As the dominant factor in the global cotton and textile markets, China is the world’s largest cotton importer, largest raw cotton consumer (mill level) and the largest cotton producer. After recently being admitted to the World Trade Organization, China is rapidly merging into the world economy.

“Cotton trade with China is very healthy today as the United States exported 8.6 million bales or about 36 percent of its crop to China in the past 12 months,” said Helms, a Clarkedale, Ark., cotton producer. “This MOU is significant for the U.S. cotton industry as it seeks to build not only on that current momentum but on its long-time relationship with China.”

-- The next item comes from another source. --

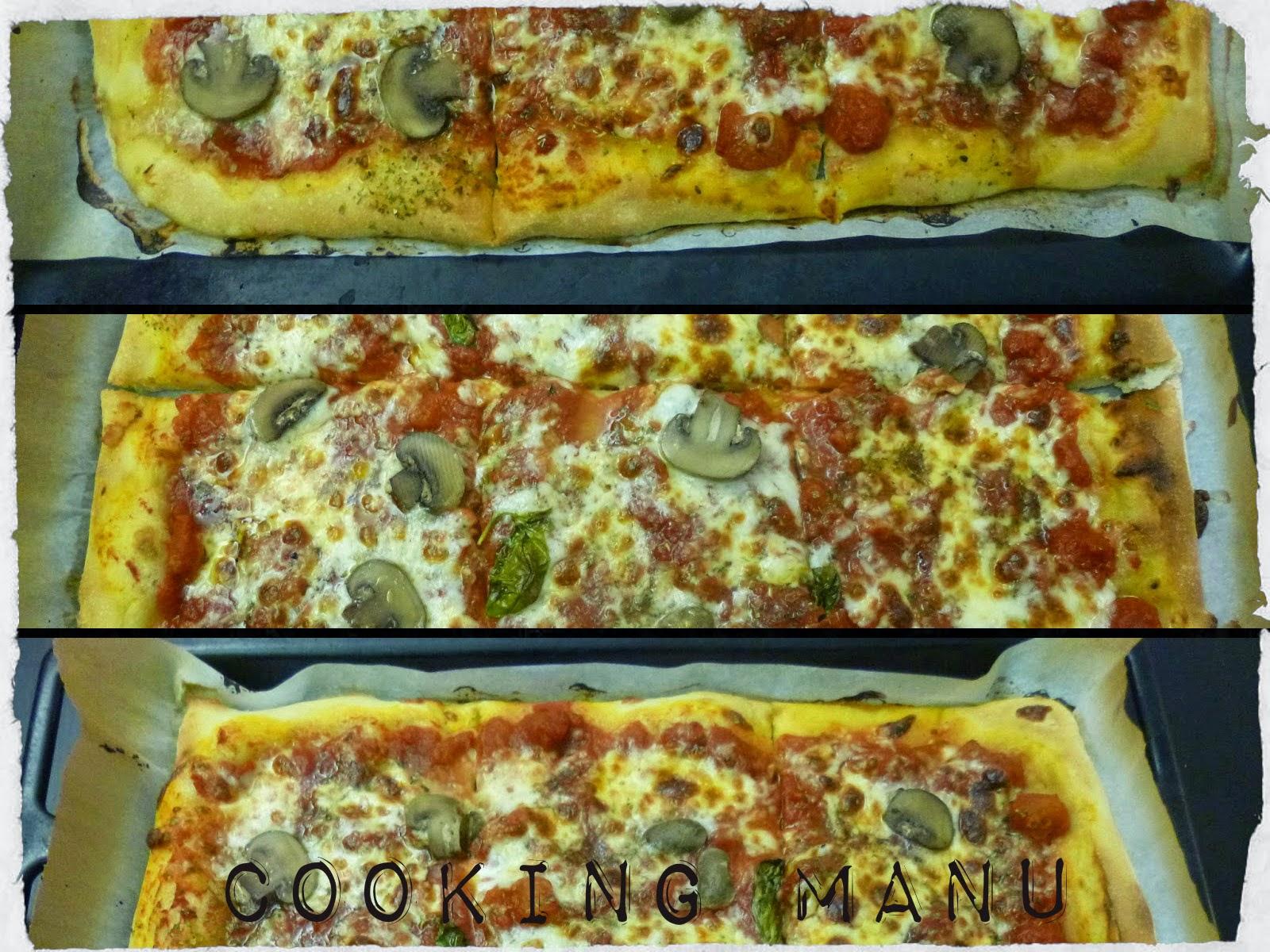 pizza e funghi (pizza with mushrooms)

Helms said working through the NCC, the U.S. cotton industry has made substantial strides in fortifying its infrastructure to accommodate the current extraordinary volume of U.S. raw cotton export trade.

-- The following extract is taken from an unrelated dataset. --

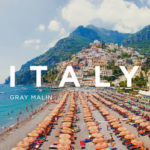 [PDF] [EPUB] Gray Malin: Italy Download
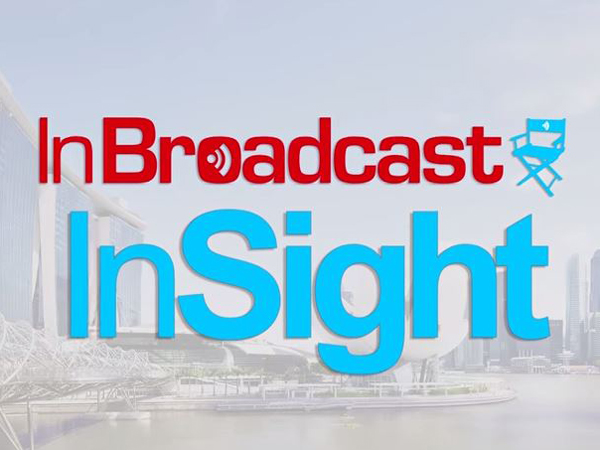 InBroadcast Video Logo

“The industry also has renewed its commitment to protect and enhance U.S. cotton’s reputation for producing high quality cotton, delivering it in a timely manner and honoring contracts,” he said. “We must follow through on that commitment to remain competitive in the Chinese and other global markets.”

Also representing the U.S. cotton industry at the MOU signing was Cotton Council International (CCI) Chairman Gary Taylor, a Memphis, Tenn., merchant. They were joined by staffers from NCC and from NCC’s export promotion arm, CCI. Madam Fang was accompanied on her trip by Madam Li Lin, CCA’s director of Public Affairs.

Helms said Cotton Council International will continue to play a key role in expanding export demand for U.S. cotton in the coming year, including even greater activity in China than in 2006. Among CCI’s major endeavors in China this past year were:

  • Established a CCI office in Shanghai;
  • Launched, with help from U.S. exporters, the China Cotton Schools, which helped representatives from 145 Chinese cotton importing companies get a better grasp of the international cotton market’s complexities;
  • Teamed up with Cotton Incorporated to conduct “Cotton – Beyond Your Imagination”, a major promotion initiative targeting consumers in China’s major urban areas; and
  • Hosted, along with Cotton Incorporated, the 10th annual Cotton Days, which highlighted the inherent value of cotton through COTTON USA consumer events in China and other key Asian markets.

In addition, Helms led a high level U.S. cotton industry delegation to China in October as part of the China Leadership Exchange Program established by the NCC along with the CCA. The objective of that cross-country tour was to familiarize the U.S. delegation with the market demands and China’s views by experiencing that country’s development firsthand – from farm to mill.

“While we were there, the NCC and CCA agreed to have further industry leadership exchanges and dialogue on future issues,” Helms said.

He said one of those issues is the global threat from synthetic fibers.

“Man-made fibers still represent the greatest challenge to cotton’s profitability worldwide,” Helms said, “and enhanced basic consumer preference for cotton products in developing economies, such as China, represents the largest opportunity for demand growth.”